TYPE OF STUDY: Randomized, double-blind, parallel-group study

As we age, sleep architecture worsens in ways that reduce sleep quality, particularly after age 55. Unfortunately, most hypnotics either do not improve sleep quality (eg, the z-hypnotics) or slightly worsen it (eg, the benzodiazepines). Specifically, benzodiazepines in higher doses can reduce stages of sleep that are critical for memory consolidation. Lemborexant (Dayvigo) was approved in 2019 for the treatment of insomnia in adults. Its effects are mediated by dual orexin receptor antagonism. Recently, researchers looked at how sleep architecture changed when older adults took this orexin antagonist.

The study was a secondary analysis of an industry-sponsored, randomized, double-blind trial of 1006 subjects known as SUNRISE 1. All subjects were over age 55 (average 63) and had primary insomnia; the majority were female (86%) and white (72%). The presence of sleep-maintenance insomnia was required; some subjects had sleep-onset insomnia as well. Patients with significant depression, anxiety, or substance use (including caffeine use after 6 pm) were excluded. Also excluded were patients with medical problems that could make hypnotic use unsafe, and those with comorbid sleep disorders (eg, sleep apnea, periodic limb movement disorder, restless legs syndrome, circadian rhythm sleep disorder, and narcolepsy).
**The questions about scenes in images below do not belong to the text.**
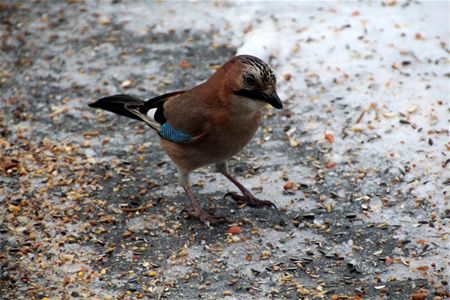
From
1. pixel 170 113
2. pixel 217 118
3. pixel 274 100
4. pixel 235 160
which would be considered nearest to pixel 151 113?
pixel 170 113

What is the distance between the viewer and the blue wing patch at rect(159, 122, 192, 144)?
533cm

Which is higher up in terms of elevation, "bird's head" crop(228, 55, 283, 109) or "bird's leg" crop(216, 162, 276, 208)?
"bird's head" crop(228, 55, 283, 109)

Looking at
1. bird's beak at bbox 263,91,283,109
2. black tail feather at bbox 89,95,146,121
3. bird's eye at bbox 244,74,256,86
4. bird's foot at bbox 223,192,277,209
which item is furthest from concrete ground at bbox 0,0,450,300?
bird's eye at bbox 244,74,256,86

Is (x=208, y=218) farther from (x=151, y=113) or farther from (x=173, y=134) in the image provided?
(x=151, y=113)

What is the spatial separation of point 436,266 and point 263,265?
108cm

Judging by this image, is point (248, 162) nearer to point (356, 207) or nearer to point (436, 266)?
point (356, 207)

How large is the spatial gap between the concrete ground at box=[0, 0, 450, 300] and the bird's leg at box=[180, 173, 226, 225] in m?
0.09

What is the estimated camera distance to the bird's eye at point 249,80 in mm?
5004

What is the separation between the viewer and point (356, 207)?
5.47 m

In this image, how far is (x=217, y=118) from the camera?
5.18 m

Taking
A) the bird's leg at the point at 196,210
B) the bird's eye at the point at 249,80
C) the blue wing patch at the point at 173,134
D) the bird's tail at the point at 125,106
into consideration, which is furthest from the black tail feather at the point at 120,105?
the bird's eye at the point at 249,80

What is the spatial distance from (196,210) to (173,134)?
559 mm

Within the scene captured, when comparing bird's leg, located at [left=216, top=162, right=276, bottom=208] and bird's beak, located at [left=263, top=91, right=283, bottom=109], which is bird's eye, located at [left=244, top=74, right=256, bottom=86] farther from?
bird's leg, located at [left=216, top=162, right=276, bottom=208]

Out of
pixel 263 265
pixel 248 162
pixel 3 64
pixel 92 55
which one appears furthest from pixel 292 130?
pixel 3 64
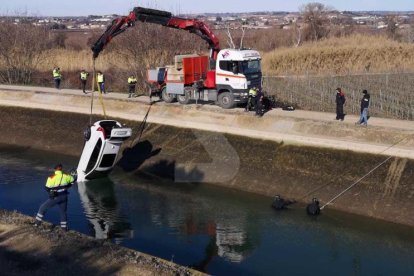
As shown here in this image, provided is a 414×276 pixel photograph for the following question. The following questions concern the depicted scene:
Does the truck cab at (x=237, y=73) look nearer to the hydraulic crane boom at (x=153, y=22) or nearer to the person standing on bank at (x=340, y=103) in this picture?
the hydraulic crane boom at (x=153, y=22)

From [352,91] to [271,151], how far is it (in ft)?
50.4

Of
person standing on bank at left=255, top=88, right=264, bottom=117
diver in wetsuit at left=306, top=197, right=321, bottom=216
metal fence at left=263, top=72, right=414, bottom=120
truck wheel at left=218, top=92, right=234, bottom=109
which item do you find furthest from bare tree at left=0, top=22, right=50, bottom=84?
diver in wetsuit at left=306, top=197, right=321, bottom=216

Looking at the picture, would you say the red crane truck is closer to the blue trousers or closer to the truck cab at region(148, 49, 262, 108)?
the truck cab at region(148, 49, 262, 108)

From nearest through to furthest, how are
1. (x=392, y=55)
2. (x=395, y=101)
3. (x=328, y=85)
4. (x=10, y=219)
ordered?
(x=10, y=219)
(x=395, y=101)
(x=328, y=85)
(x=392, y=55)

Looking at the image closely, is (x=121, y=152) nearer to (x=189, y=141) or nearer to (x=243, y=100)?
(x=189, y=141)

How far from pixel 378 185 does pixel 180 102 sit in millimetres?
13475

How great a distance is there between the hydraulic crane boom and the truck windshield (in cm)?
239

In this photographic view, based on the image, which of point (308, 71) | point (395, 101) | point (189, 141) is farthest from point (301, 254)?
point (308, 71)

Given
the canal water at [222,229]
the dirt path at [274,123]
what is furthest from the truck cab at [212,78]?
the canal water at [222,229]

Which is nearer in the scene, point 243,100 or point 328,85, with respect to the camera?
point 243,100

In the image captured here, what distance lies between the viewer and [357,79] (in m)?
44.2

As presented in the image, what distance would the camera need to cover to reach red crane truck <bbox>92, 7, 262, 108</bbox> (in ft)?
90.1

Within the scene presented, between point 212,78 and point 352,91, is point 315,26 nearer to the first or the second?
point 352,91

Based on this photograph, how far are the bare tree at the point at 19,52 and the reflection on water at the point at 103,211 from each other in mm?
28122
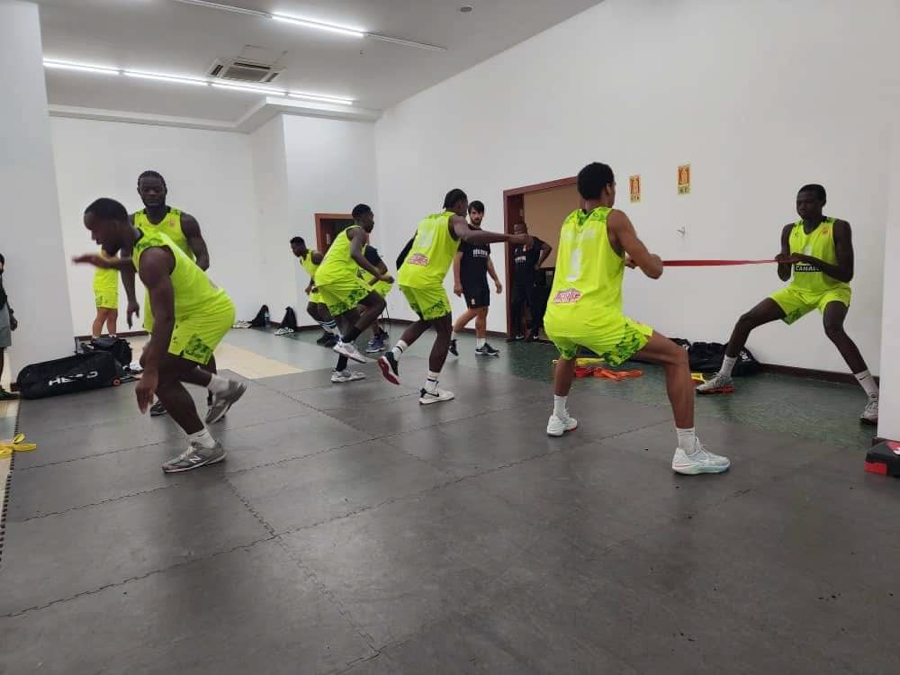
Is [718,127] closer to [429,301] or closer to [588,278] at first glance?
[429,301]

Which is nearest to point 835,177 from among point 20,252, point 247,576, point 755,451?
point 755,451

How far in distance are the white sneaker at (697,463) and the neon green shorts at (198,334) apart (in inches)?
101

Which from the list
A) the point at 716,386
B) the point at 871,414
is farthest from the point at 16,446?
Result: the point at 871,414

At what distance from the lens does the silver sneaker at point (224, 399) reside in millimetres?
3942

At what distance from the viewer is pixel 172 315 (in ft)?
9.34

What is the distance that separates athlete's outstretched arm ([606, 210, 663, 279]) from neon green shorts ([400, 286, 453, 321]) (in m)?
1.89

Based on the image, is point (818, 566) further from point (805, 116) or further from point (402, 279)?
point (805, 116)

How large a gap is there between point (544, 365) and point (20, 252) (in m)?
5.49

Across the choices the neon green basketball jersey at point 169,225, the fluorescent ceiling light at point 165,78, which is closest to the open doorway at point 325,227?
the fluorescent ceiling light at point 165,78

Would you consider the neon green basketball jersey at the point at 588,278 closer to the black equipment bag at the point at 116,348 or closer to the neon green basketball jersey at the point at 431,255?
the neon green basketball jersey at the point at 431,255

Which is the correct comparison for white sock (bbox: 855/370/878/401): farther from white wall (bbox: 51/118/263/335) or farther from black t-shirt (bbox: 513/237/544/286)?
white wall (bbox: 51/118/263/335)

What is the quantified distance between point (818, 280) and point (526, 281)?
4.32 meters

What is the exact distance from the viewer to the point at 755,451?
3.24 meters

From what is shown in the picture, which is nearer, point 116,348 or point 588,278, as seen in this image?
point 588,278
Patients were randomly assigned to one of four conditions: lemborexant 5 mg, lemborexant 10 mg, zolpidem ER 6.25 mg, or placebo. Participants were treated for 30 nights followed by a follow-up period of 14 days before the end-of-study visit. The goal of this secondary analysis was to compare changes in sleep architecture (eg, total sleep time, non-REM sleep, and REM sleep) in older adults with insomnia disorder receiving lemborexant (5 or 10 mg), zolpidem, or placebo.
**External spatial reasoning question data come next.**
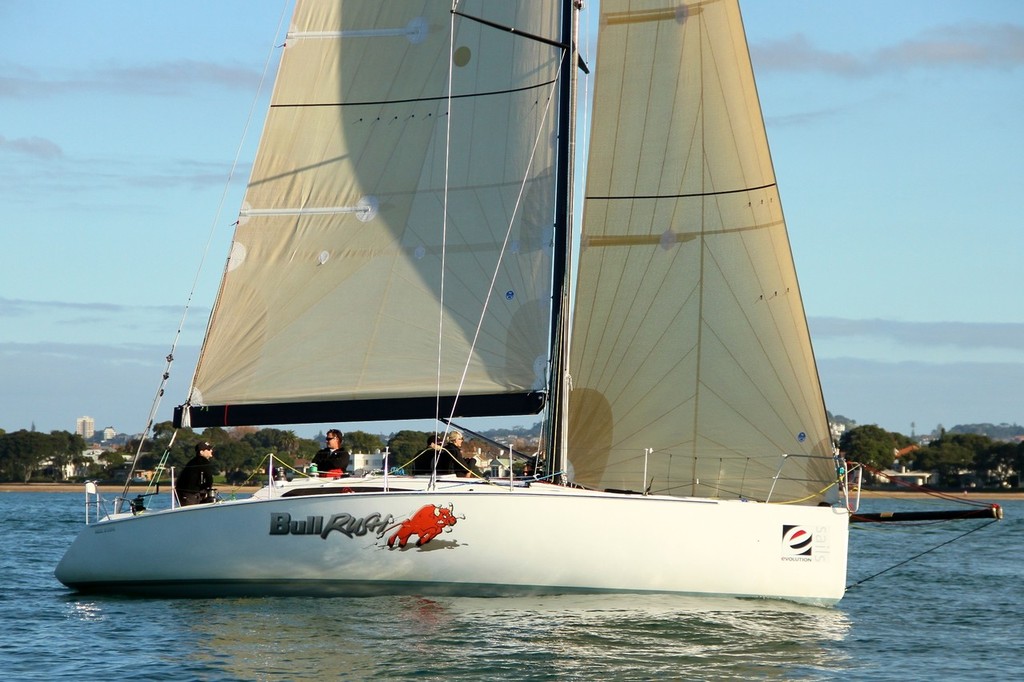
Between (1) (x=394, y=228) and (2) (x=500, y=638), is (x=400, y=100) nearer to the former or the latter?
(1) (x=394, y=228)

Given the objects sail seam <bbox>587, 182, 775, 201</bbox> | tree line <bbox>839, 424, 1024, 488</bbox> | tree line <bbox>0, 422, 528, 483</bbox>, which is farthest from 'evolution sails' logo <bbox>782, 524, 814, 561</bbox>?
tree line <bbox>839, 424, 1024, 488</bbox>

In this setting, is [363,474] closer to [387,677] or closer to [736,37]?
[387,677]

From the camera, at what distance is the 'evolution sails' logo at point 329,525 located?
14.5 m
After a month of treatment, both doses of lemborexant outperformed placebo and zolpidem on measures of sleep architecture. Specific sleep architecture changes included increased total sleep time, non-REM sleep, and REM sleep, as well as reduced REM latency after the first 2 nights of treatment and again after a month of treatment. After 30 days, both doses of lemborexant increased total sleep time by about twice as much as placebo (total sleep increased by 30 minutes on placebo vs 64 minutes on lemborexant 5 mg and 69 minutes on 10 mg). Zolpidem, on the other hand, outperformed placebo in terms of total sleep time and non-REM sleep, but failed to reduce REM latency.

This study is weakened by being a secondary analysis, which makes it more prone to statistical error. Also, while lemborexant did improve sleep architecture, the changes were small and their clinical relevance is unclear. On the other hand, the changes in REM sleep seen here are relevant to age-related memory decline, and separate studies have found that lemborexant protects sleep-dependent memory consolidation in older adults with insomnia (Harand C et al, Front Neurol 2012;3:8).
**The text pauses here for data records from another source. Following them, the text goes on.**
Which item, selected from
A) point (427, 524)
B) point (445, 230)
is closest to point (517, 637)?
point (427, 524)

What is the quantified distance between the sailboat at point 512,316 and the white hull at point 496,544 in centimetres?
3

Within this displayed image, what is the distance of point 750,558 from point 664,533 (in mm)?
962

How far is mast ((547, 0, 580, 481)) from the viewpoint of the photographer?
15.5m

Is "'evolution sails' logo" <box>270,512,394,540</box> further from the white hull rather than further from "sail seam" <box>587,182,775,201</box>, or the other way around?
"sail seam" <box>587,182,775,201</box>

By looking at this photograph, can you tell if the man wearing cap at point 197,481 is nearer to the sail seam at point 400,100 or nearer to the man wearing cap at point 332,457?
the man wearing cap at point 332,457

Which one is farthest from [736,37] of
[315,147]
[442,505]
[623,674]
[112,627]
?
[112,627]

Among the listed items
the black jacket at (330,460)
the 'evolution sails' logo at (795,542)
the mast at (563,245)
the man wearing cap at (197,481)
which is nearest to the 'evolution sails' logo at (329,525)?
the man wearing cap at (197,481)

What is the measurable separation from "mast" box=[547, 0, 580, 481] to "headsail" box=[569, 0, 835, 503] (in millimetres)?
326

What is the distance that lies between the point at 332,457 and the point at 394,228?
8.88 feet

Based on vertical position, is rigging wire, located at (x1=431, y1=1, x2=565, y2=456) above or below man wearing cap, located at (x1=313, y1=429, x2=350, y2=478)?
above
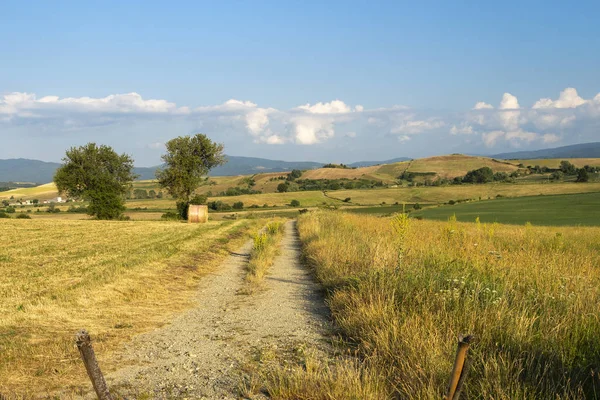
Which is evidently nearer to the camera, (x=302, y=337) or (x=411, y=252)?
(x=302, y=337)

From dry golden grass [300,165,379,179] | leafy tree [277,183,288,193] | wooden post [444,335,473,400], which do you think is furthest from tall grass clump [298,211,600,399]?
dry golden grass [300,165,379,179]

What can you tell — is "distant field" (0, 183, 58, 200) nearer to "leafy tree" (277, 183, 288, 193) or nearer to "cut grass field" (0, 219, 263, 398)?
"leafy tree" (277, 183, 288, 193)

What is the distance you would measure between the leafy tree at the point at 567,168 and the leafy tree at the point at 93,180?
352 ft

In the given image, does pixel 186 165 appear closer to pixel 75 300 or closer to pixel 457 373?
pixel 75 300

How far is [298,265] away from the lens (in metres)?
17.2

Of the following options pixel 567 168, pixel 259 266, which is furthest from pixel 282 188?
pixel 259 266

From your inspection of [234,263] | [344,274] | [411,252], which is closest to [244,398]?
[344,274]

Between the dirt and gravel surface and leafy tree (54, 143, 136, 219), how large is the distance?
4302 centimetres

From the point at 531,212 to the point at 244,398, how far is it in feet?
186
The benefits seen in this study are consistent with prior research on another orexin antagonist, suvorexant, suggesting the orexin antagonists may have a beneficial class effect on sleep architecture (Snyder E et al, Sleep Med 2016;19:93–100).

TCPR’s Take
Quality is as important as quantity when it comes to sleep, particularly with older adults. Though this is only one study, it’s encouraging to see a hypnotic that improves sleep architecture and may have a positive impact on memory. Lemborexant also belongs to a small group of hypnotics that are relatively safe in older adults (along with suvorexant, ramelteon, and melatonin). Unfortunately, these benefits come at a cost of $10 a pill.